Records for the exercise:
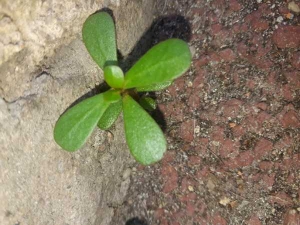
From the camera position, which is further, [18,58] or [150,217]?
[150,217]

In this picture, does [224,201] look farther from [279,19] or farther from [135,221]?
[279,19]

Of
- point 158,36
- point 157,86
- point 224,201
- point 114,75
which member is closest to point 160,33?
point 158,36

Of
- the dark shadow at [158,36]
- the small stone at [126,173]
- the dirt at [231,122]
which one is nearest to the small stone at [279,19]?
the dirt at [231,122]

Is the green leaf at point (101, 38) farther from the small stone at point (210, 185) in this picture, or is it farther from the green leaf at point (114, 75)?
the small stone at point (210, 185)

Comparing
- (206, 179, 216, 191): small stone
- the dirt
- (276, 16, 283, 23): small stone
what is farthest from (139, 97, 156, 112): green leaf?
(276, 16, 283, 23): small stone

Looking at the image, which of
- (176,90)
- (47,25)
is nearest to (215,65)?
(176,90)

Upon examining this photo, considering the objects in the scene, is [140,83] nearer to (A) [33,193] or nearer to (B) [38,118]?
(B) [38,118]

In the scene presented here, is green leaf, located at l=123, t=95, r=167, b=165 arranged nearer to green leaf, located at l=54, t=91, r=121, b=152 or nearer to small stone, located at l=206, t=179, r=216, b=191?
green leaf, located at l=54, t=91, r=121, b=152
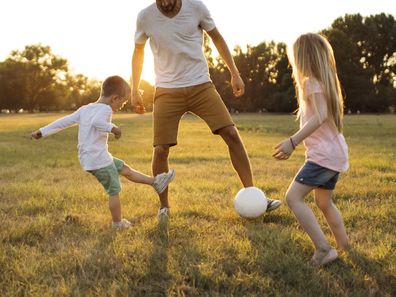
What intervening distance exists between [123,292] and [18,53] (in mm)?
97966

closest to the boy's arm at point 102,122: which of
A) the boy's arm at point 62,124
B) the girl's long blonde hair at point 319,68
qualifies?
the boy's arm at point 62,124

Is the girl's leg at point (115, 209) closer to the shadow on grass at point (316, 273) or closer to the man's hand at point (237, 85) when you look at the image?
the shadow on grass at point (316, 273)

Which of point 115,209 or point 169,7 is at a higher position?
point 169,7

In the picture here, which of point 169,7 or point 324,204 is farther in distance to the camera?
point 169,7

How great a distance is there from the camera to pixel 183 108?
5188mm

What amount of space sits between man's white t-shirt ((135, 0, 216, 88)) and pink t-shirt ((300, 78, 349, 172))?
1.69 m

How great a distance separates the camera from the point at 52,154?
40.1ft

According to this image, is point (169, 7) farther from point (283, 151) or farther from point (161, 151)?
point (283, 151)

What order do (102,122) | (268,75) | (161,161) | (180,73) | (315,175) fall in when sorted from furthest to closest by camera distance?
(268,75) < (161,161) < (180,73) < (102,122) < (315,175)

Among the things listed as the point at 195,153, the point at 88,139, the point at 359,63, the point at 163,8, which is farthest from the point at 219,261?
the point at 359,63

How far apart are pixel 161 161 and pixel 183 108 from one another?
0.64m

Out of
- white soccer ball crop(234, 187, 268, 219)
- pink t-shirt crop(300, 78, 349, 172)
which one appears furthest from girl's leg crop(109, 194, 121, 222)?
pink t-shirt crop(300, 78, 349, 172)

Direction:
Please change "camera" to "viewer" throughout the records above and write them out again with nothing else altered, leaving out the pictures.

Task answer:
From the viewer position, which is further, [18,58] or [150,217]?
[150,217]

In this picture, does [224,201] look farther from [279,19] or farther from [135,221]?
[279,19]

Of
- point 158,36
- point 157,86
- point 224,201
- point 114,75
which member is closest to point 160,33?
point 158,36

Of
- the dark shadow at [158,36]
- the small stone at [126,173]
- the dirt at [231,122]
which one is nearest to the small stone at [279,19]?
the dirt at [231,122]

Is the green leaf at point (101, 38) farther from the small stone at point (210, 185) in this picture, or is it farther from the green leaf at point (114, 75)?
the small stone at point (210, 185)

Comparing
- (206, 179, 216, 191): small stone
- the dirt
- (276, 16, 283, 23): small stone
what is farthest from (139, 97, 156, 112): green leaf?
(276, 16, 283, 23): small stone

Looking at the image, which of
- (176,90)
- (47,25)
is nearest to (215,65)?
(176,90)

Upon examining this photo, considering the objects in the scene, is [140,83] nearer to (A) [33,193] or nearer to (B) [38,118]?
(B) [38,118]

In the scene presented here, is green leaf, located at l=123, t=95, r=167, b=165 arranged nearer to green leaf, located at l=54, t=91, r=121, b=152 or nearer to small stone, located at l=206, t=179, r=216, b=191?
green leaf, located at l=54, t=91, r=121, b=152
What intervening distance exists between [123,292] and [18,53] (in mm)?
97966

closest to the boy's arm at point 102,122: which of
A) the boy's arm at point 62,124
B) the girl's long blonde hair at point 319,68
qualifies?
the boy's arm at point 62,124

Is the girl's leg at point (115, 209) closer to the shadow on grass at point (316, 273) or closer to the man's hand at point (237, 85) when you look at the image?
the shadow on grass at point (316, 273)

Which of point 115,209 or point 169,7 is at a higher position?
point 169,7

In the picture here, which of point 169,7 or point 324,204 is farther in distance to the viewer?
point 169,7

How great a distance is there from the viewer to pixel 183 108?
5188mm

What amount of space sits between man's white t-shirt ((135, 0, 216, 88)) and pink t-shirt ((300, 78, 349, 172))?
1.69 m

How great a distance separates the viewer from the point at 52,154?
40.1ft

According to this image, is point (169, 7) farther from point (283, 151) or farther from point (161, 151)?
point (283, 151)

What order do (102,122) | (268,75) | (161,161) | (180,73) | (315,175) fall in when sorted from furthest to closest by viewer distance?
(268,75) < (161,161) < (180,73) < (102,122) < (315,175)

Among the things listed as the point at 195,153, the point at 88,139, the point at 359,63, the point at 163,8, which is farthest from the point at 219,261?
the point at 359,63

How far apart are pixel 161 161 and pixel 183 108 from one another?
0.64m

Out of
- white soccer ball crop(234, 187, 268, 219)
- pink t-shirt crop(300, 78, 349, 172)
which one appears furthest from girl's leg crop(109, 194, 121, 222)?
pink t-shirt crop(300, 78, 349, 172)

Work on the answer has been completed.